Thank you. I just have one last question. About your battery strategy, if you could explain once again, not to give an example from other companies, but Toyota has made different announcements about battery. Some OEMs have announced about Yen investment. You are starting a business on battery with GS Yuasa. So what sort of battery are you planning to develop? I know you have all solid state, but what is the situation today? And also, overseas, you are now tying up with LG. But domestically, who's going to produce the batteries? You have announced the development, but what about production, including sourcing raw materials? I know this is going to be a right topic, but if you could give us a progress update on battery?
Thank you, Mr. Naruse. In April 2026, we announced our technology strategy, which I believe you are referring to in your question. In terms of battery production, we expect to start local manufacturing soon. Our main markets for electric vehicles are projected to grow rapidly, particularly in North America and China. In China, we will source from CDATL. While there are challenges regarding speed and other factors, that is our current plan. In North America, we have successfully developed an electrified EV model in collaboration with GM, which will be launched this year. This will allow us to source vehicles from GM. Additionally, we have a joint venture with LG, established in Ohio, where we will manufacture batteries for our vehicles. We are also in discussions with GS Yuasa, a battery development company, regarding manufacturing processes and resource circulation from raw materials to recycling. We are exploring circular activities with GS Yuasa, as previously announced, and have initiated those efforts. We will be collaborating with GS Yuasa and Blue Energy to produce batteries in a three-party structure involving Honda. These discussions are ongoing in Japan. That summarizes our current status. I hope this answers your question.

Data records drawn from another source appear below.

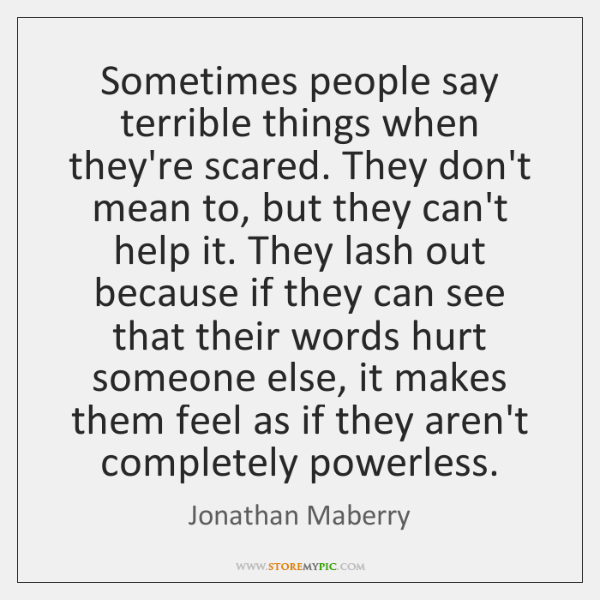 Sometimes people say terrible things when they're scared. They don't mean to, ...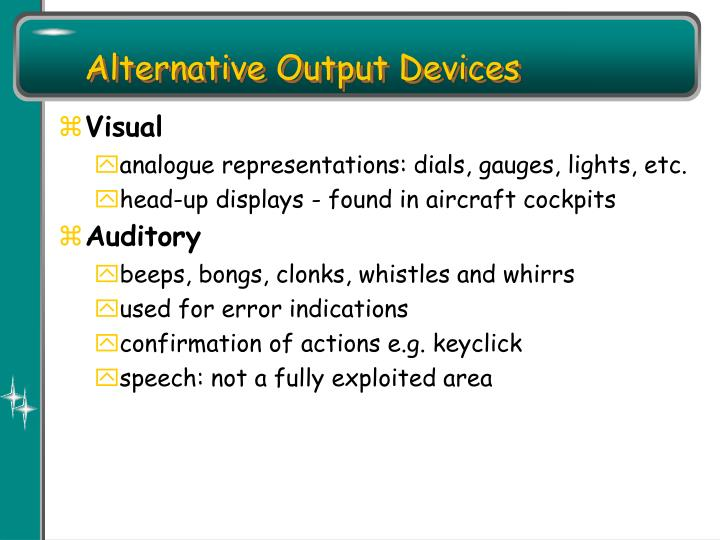 Alternative Output Devices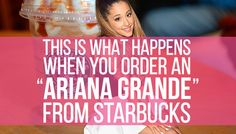 "This Is What Happens When You Order An ""Ariana Grande"" From Starbucks"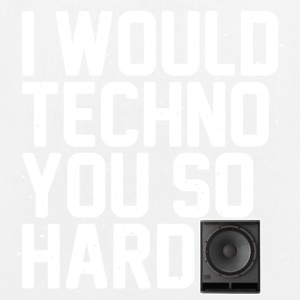 I would techno you so hard - EarthPositive Tote Bag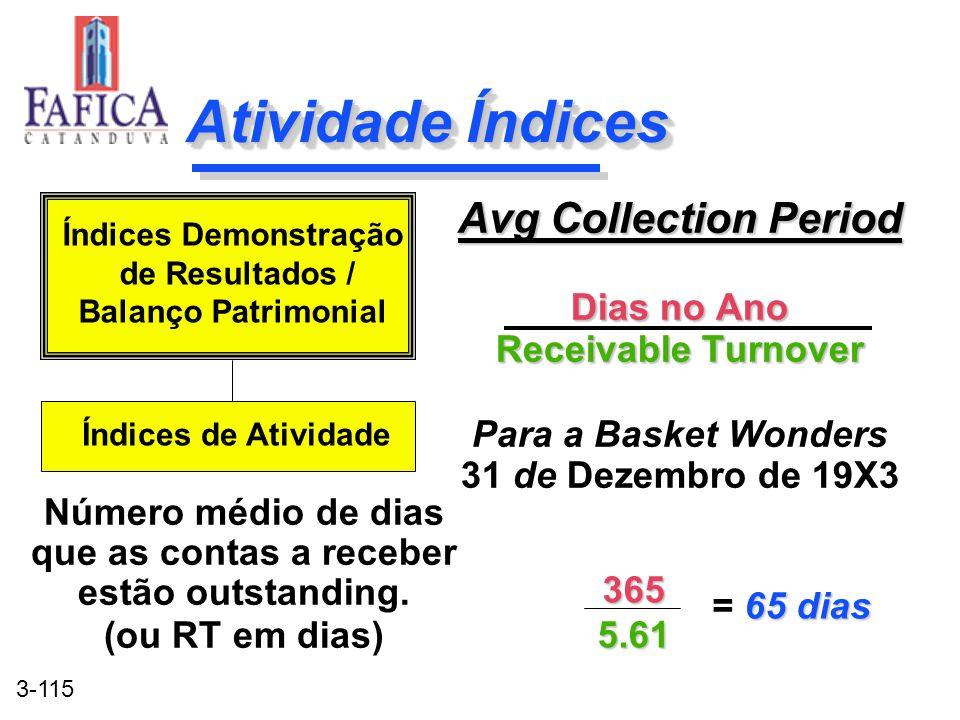 3-115 Atividade Índices Avg Collection Period Dias no Ano Receivable Turnover Para a Basket Wonders 31 de Dezembro de 19X3 Avg Collection Period Dias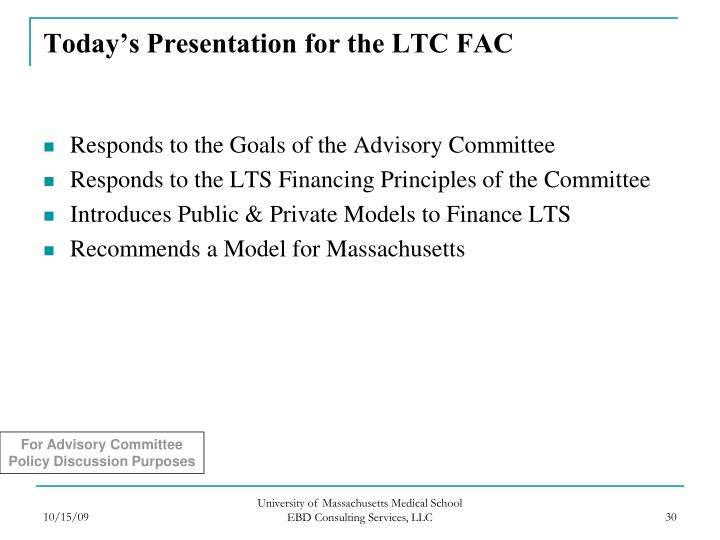 Today's Presentation for the LTC FAC
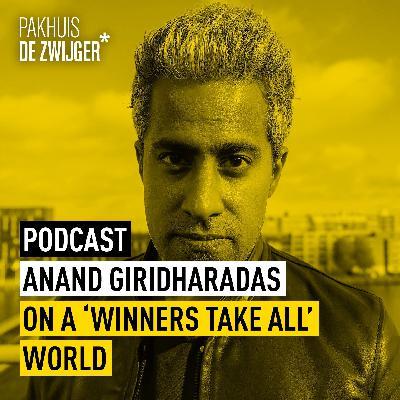 Anand Giridharadas on a 'Winners Take All' world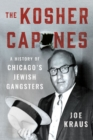 The Kosher Capones : A History of Chicago's Jewish Gangsters - Book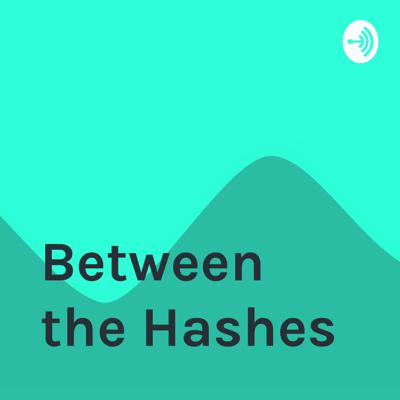 Between the Hashes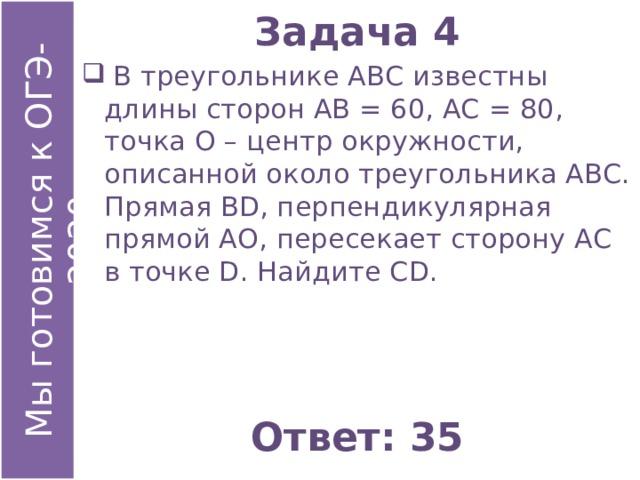 Задача 4  В треугольнике АВС известны длины сторон АВ = 60, АС = 80, точка О – центр окружности, описанной около треугольника АВС. Прямая ВD, перпендикулярная прямой АО, пересекает сторону АС в точке D. Найдите СD. Ответ: 35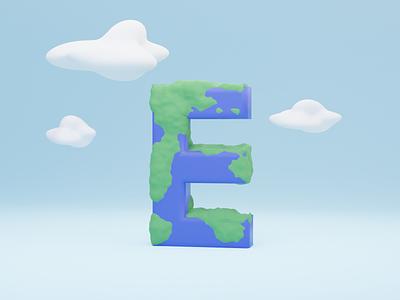 E for Earth - 36 days of type 36daysoftype typography art typographic typography typo illustration typogaphy fonts font logo invite branding 3dillustration 3d art 3d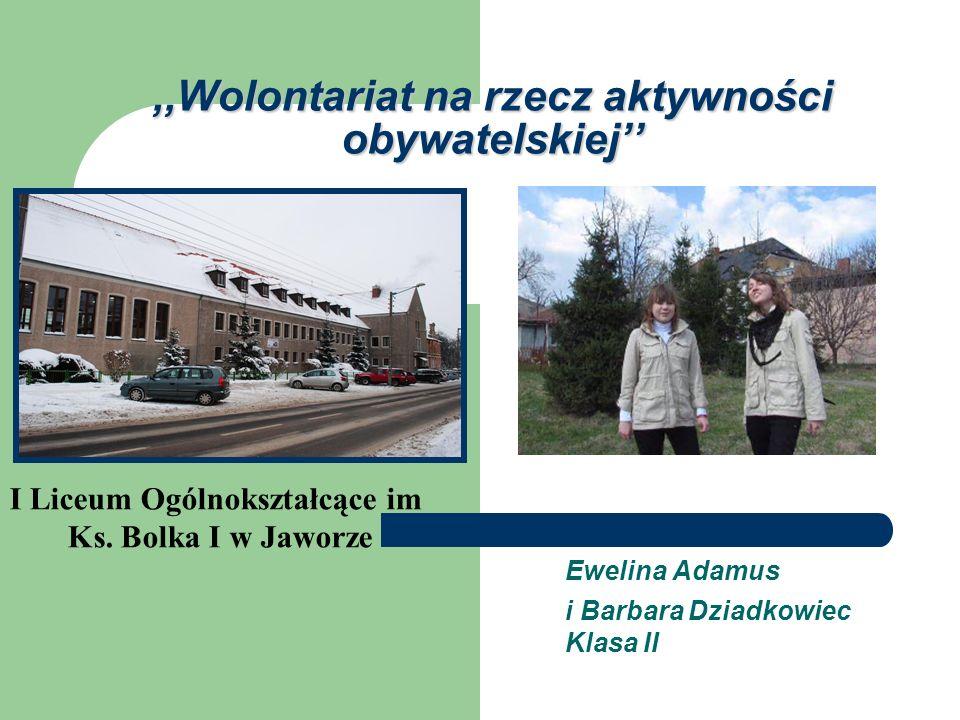 ,,Wolontariat na rzecz aktywności obywatelskiej''
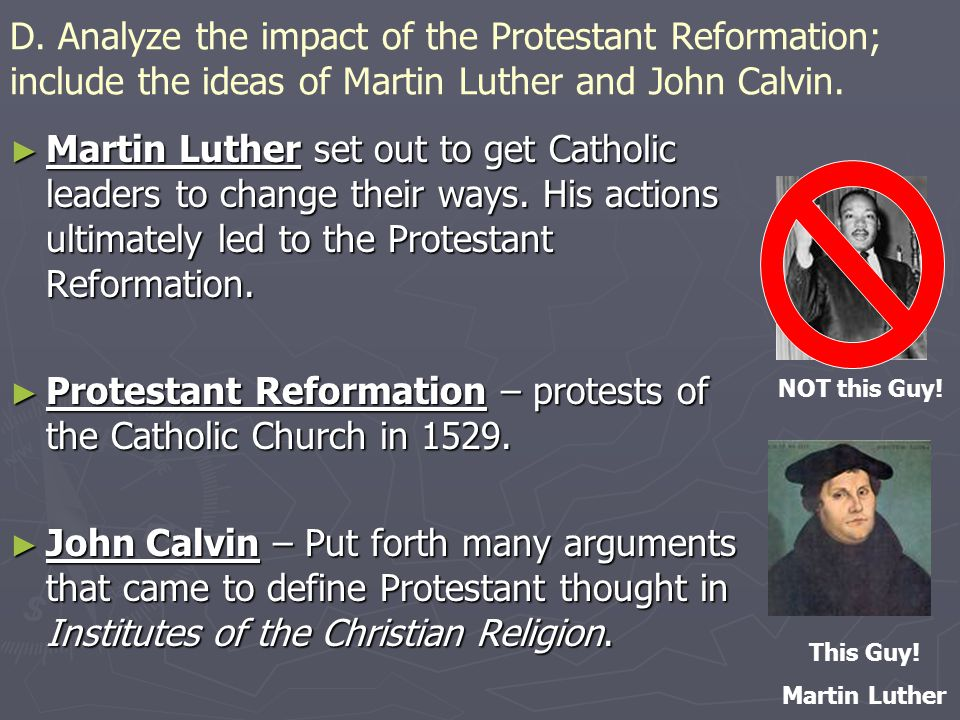 D. Analyze the impact of the Protestant Reformation; include the ideas of Martin Luther and John Calvin. ► Martin Luther set out to get Catholic leade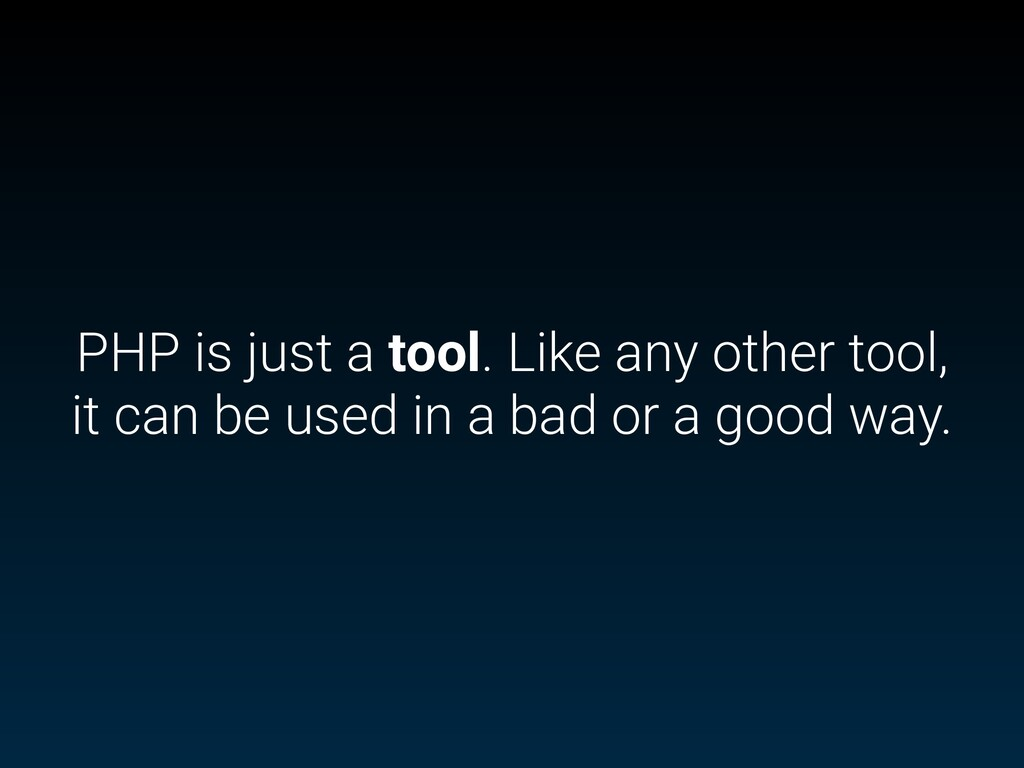 PHP is just a tool. Like any other tool, it can...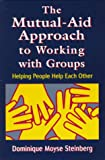 The Mutual-Aid Approach to Working with Groups : Helping People Help Each Other, Steinberg, Dominique M., 0765700549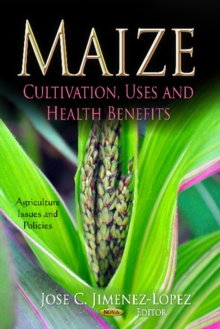 Maize : Cultivation, Uses & Health Benefits, Hardback Book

So I understand the direction. Meanwhile, what about battery performance? Are you going to look for something that's innovative, or is it something to be considered on all solid-state batteries maybe for this initiative? This is more on the recycling, more sustainable and more practical basis. So what is the type of batteries you plan to segment or break down? If you could give us some of your thoughts on that?
In principle, mainstream technology focuses on lithium, particularly liquid lithium-ion, but we are exploring that further. It's risky to concentrate solely on one direction when considering technology trends. In terms of batteries, we are collaborating with GM for semi-solid state solutions. We have seen promising lab results for all-solid state batteries and are working on establishing a production pilot line. The manufacturing method will be crucial for all-solid state batteries, and we are aiming for a breakthrough in that area. Looking ahead to 2025 to 2029, we plan to focus on commercialization. We believe in pursuing various strategies and technologies simultaneously as we move forward. Thank you very much.
Thank you for your questions. Thank you, Mr. Naruse. With this, we would like to bring to a close financial results meeting for Q1 fiscal 2024. Presentation materials are uploaded on our website for your reference. Thank you very much for joining the meeting.